Mr Waites says the riot began after the death of Mr Hickey, who was impaled on a fence in the area on Saturday.

"The misinformation was that they were under the belief that the police were actually involved in a pursuit where an Aboriginal youth was killed and that wasn't true," he said.

He says officers who were on patrol drove past the boy, who was riding his bicycle in the opposite direction.

"They continued on their patrol," he said. "They weren't aware that after he'd passed them, he accelerated on his pushbike and gone around a corner and lost control of it.

"It wasn't till they came around the block again and people flagged them down and told them what happened [that they knew], so the suggestion that police have in some way been the cause of the death is fairly questionable."


The teenager's mother, Gail Hickey, yesterday said police caused her son's death.

"I don't believe the police, I don't care what they say, I don't believe them," she said. "They did chase him at that time.

"I got a witness to all that. He seen everything that happened. He told me he seen my son riding the bike real fast, next minute he seen cop cars coming, chasing my son to the building there, where it happened."

Local resident Donna says people are grieving.

"It all started over the coppers chasing a young boy," she said.

"It happened yesterday afternoon or last night and it's just that everybody has gone off because they believe the coppers are involved in doing away with the young fellow."

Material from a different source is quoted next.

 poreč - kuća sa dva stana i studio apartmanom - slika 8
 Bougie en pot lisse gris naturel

Donna says people are angry because they believe police are responsible for the teenager's death.

"He was murdered," she said. "We've been down to look at the spot and everything and there's no sign, they cleaned it up that quick."

"Running scared"

Redfern Aboriginal elder Lyall Munro says police harass local young people on a daily basis and have them running scared.

"The community here is very much aware of what happened," Mr Munro said.

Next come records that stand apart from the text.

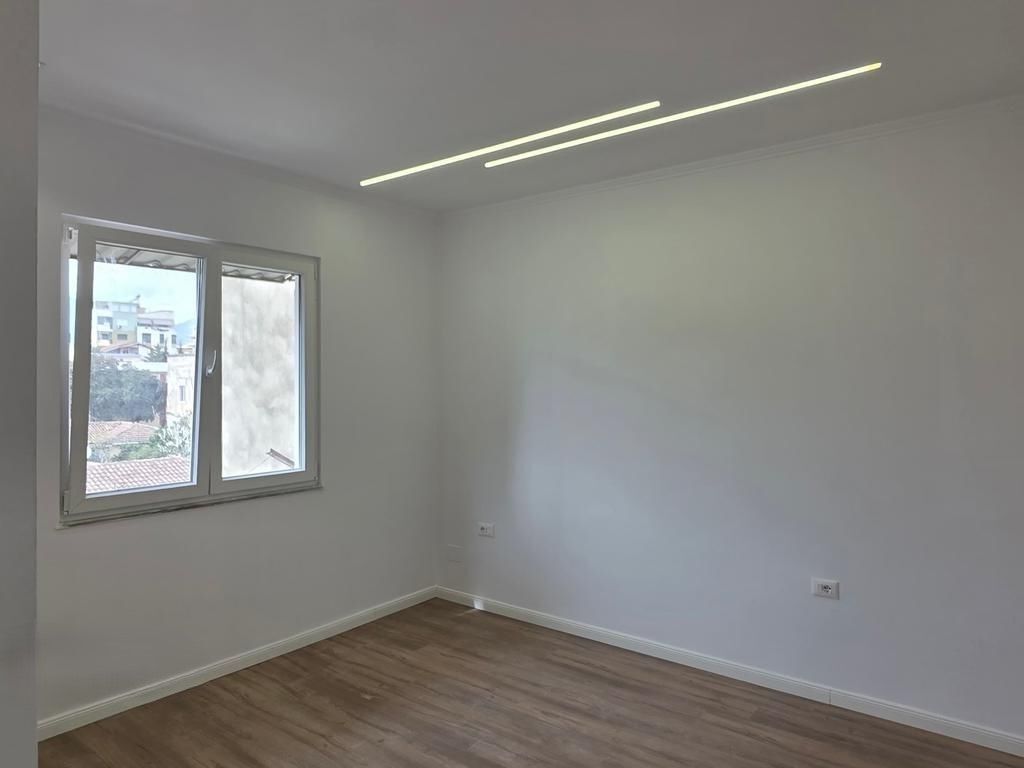 Shitet Apartament 2+1 tek Rruga Bardhyl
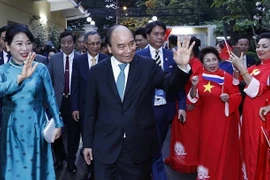 越南国家主席阮春福走访慰问旅泰越南人社群
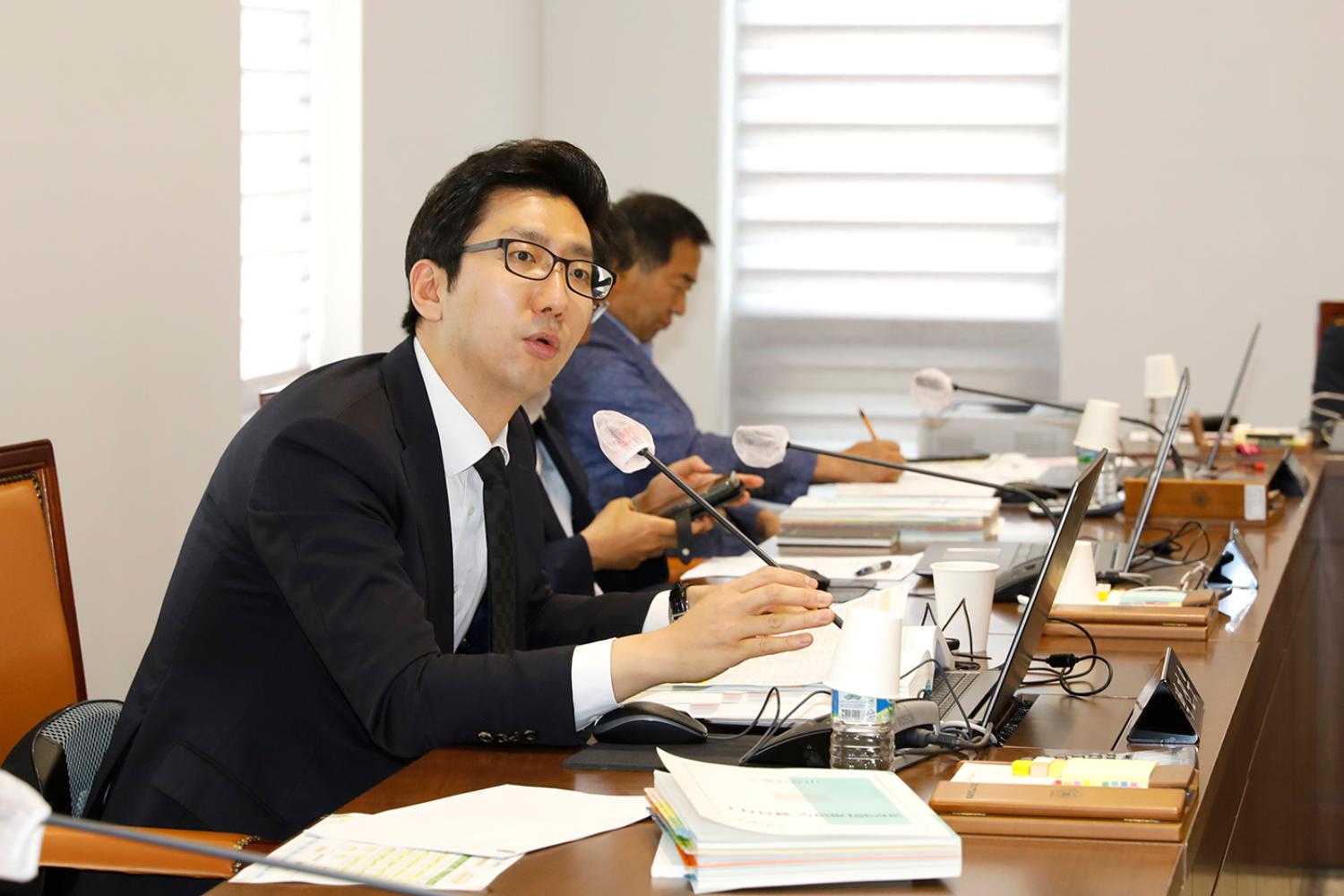 제299회 제1차 정례회 제1차 의회운영위원회 13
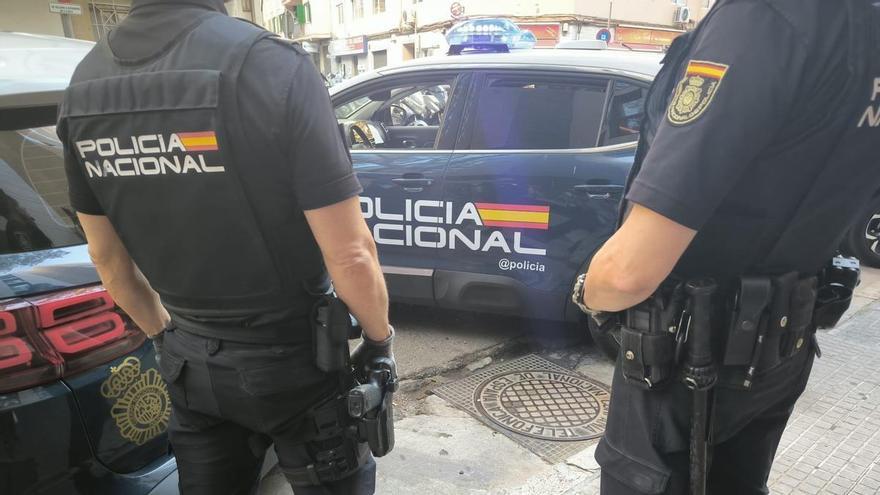 Detenido por amenazar con un cuchillo a un trabajador de un restaurante de Manacor para que cerrase la terraza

"This type of thing is going to happen and our young people are going to die in this way whilst ever the police are allowed to get away with it."

Mr Munro says relations with police are at an all-time low.

"Community programs that we had going here ... all fell through because Aboriginal people saw what the street police done immediately after the meetings," Mr Munro said.

'Throwing rocks'

A witness to the riot, Robert, found himself in the middle of the riot.

"They started throwing rocks," he said. "They threw a big rock at my back, [it is] still sore and then I just walked towards the police.

"Then the police grabbed me and then they punched me a couple of times, then dragged me along the ground, two of them.

"I don't think they knew. I'm going to give them the benefit of the doubt and say they didn't know. They probably thought I was one of them [the rioters]."

Another witness, Doug, says he saw rioters throwing things at police.

"There was smoke billowing into the sky," he said. "I don't know what else they've had alight but the cops were ducking and weaving because there were projectiles coming out of the block, just rocks and things like that."

In other developments:

The New South Wales Opposition's police spokesman, Peter Debnam, says the Redfern riot is a result of years of neglect.